So what are considered some of the best tests for PMF? Rachleff writes that “You know you have fit if your product grows exponentially with no marketing. That is only possible if you have huge word of mouth. Word of mouth is only possible if you have delighted your customer.” Tying together the concepts, Rachleff also shares that entrepreneurs too often confuse product/market fit with growth in what Ries calls vanity metrics (“numbers or stats that look good on paper, but don’t really mean anything important”). So what does? Rachleff suggests Net Promoter Score (NPS) as a great tool to predict the magnitude of customer love for one’s product/service — ideally a score of 40 or higher “to know you’re on the right track.” However, while NPS is a pretty good proxy for likely fit, it is “not nearly as accurate as having market feedback in the form of purchases.” People vote with their dollars, after all.

#6 “The number one problem I’ve seen for startups, is they don’t actually have product/market fit, when they think they do.” Alex Schultz

Many founders seem to believe that what they have developed is the modern equivalent of magic beans and that people will accept them as payment for a cow. My post last weekend on growth talks about the need for an offering to have core product value. Chamath Palihapitiya believes that a value hypothesis is driven by core product value — “what the market desires about a product” … but that it “is elusive and most products don’t have any.” And in fact, Rachleff has observed that this is where technology inflection points can play a role: “Truly great technology companies are the result of an inflection point in technology that allows the founder to conceive a new kind of product. The question then is: who wants to buy my product?”  Marc Andreessen writes: “In a great market — a market with lots of real potential customers — the market pulls product out of the startup.” Ideally in the easiest stages of a product development process pull is happening organically (i.e., without any advertising spending).

Data supplied:
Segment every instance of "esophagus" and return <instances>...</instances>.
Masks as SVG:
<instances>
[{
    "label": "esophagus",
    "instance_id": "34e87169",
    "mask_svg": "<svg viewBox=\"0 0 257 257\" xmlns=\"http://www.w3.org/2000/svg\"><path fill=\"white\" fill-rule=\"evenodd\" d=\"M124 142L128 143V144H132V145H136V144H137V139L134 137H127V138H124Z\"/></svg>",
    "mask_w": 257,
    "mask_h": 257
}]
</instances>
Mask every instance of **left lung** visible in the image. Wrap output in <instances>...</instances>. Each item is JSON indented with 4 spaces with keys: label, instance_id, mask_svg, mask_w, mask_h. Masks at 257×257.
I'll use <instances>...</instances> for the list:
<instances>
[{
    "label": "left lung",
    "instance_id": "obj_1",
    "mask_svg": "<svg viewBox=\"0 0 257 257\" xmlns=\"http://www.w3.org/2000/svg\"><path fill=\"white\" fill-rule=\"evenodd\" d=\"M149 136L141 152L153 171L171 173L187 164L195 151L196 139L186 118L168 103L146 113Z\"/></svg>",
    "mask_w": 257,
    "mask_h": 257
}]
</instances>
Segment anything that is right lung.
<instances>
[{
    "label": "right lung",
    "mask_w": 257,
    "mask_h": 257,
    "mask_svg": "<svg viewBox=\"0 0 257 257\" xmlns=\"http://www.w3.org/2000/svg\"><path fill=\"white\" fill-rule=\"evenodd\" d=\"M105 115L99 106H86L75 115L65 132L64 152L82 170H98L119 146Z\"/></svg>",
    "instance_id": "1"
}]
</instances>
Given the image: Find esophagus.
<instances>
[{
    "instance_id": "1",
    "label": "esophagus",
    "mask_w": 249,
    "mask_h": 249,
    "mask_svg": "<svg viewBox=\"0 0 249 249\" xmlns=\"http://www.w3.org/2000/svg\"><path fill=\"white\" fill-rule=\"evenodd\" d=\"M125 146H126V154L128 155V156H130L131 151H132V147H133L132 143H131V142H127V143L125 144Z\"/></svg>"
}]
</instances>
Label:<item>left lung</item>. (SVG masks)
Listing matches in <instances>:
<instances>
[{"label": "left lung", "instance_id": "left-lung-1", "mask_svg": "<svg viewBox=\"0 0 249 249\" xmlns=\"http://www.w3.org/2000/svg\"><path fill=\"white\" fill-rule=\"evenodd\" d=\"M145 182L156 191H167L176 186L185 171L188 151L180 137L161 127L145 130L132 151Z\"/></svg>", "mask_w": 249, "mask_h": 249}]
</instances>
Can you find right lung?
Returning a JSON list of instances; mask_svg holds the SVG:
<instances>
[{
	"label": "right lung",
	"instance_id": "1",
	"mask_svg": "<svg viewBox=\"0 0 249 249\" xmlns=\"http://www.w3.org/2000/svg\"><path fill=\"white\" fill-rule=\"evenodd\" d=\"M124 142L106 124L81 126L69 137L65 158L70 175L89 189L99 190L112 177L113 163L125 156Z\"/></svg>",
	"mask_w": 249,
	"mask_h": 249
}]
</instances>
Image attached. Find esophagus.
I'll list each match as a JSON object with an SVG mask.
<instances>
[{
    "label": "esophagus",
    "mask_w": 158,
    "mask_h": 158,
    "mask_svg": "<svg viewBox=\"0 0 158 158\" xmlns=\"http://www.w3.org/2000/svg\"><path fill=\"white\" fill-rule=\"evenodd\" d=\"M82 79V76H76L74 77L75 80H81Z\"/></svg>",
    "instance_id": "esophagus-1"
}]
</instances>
* * *
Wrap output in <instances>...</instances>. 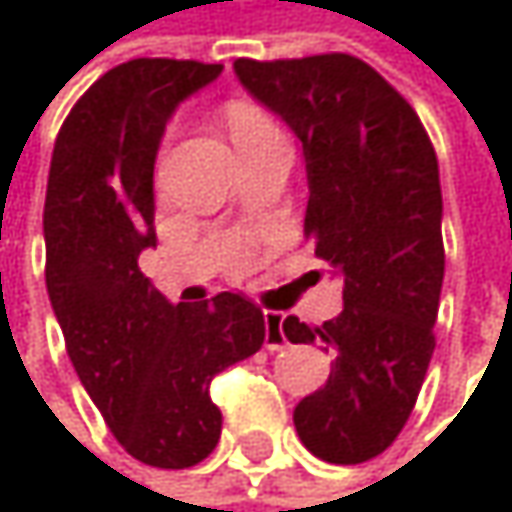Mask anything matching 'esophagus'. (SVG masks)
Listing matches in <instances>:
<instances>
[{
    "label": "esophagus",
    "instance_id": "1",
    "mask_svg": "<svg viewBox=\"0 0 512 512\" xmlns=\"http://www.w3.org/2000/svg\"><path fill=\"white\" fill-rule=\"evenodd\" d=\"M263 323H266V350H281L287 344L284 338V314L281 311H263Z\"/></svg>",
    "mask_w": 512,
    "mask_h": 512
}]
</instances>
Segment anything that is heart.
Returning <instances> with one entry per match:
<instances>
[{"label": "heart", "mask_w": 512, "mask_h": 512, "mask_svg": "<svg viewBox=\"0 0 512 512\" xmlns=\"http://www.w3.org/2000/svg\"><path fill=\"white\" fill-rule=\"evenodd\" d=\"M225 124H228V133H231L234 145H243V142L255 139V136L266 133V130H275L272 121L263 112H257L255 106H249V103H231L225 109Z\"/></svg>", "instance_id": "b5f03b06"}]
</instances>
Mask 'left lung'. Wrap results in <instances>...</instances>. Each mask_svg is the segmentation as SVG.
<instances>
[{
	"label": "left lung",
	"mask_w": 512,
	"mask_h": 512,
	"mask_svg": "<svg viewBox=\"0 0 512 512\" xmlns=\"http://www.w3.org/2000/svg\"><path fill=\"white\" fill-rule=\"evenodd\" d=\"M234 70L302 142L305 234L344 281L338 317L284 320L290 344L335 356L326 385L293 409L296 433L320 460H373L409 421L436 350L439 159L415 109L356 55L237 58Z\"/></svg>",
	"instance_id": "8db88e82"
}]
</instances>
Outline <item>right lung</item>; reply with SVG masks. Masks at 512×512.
--
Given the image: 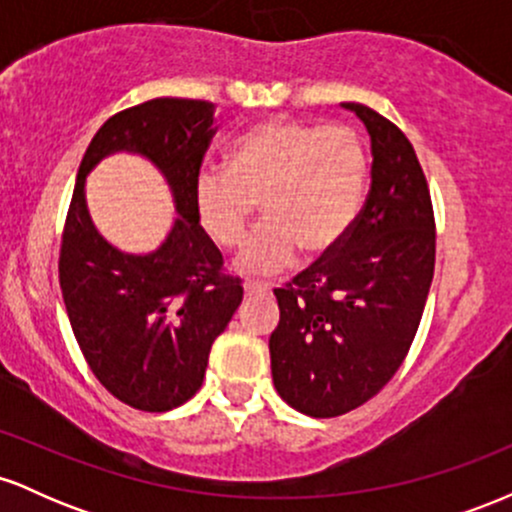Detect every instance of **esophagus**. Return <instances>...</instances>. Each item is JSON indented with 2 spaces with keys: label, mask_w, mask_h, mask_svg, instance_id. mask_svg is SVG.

Your goal: Which people are named in the product/market fit excerpt? List each one as the excerpt gives the name. The items have no connection to the product/market fit excerpt.

Written answer:
- Rachleff
- Ries
- Alex Schultz
- Chamath Palihapitiya
- Marc Andreessen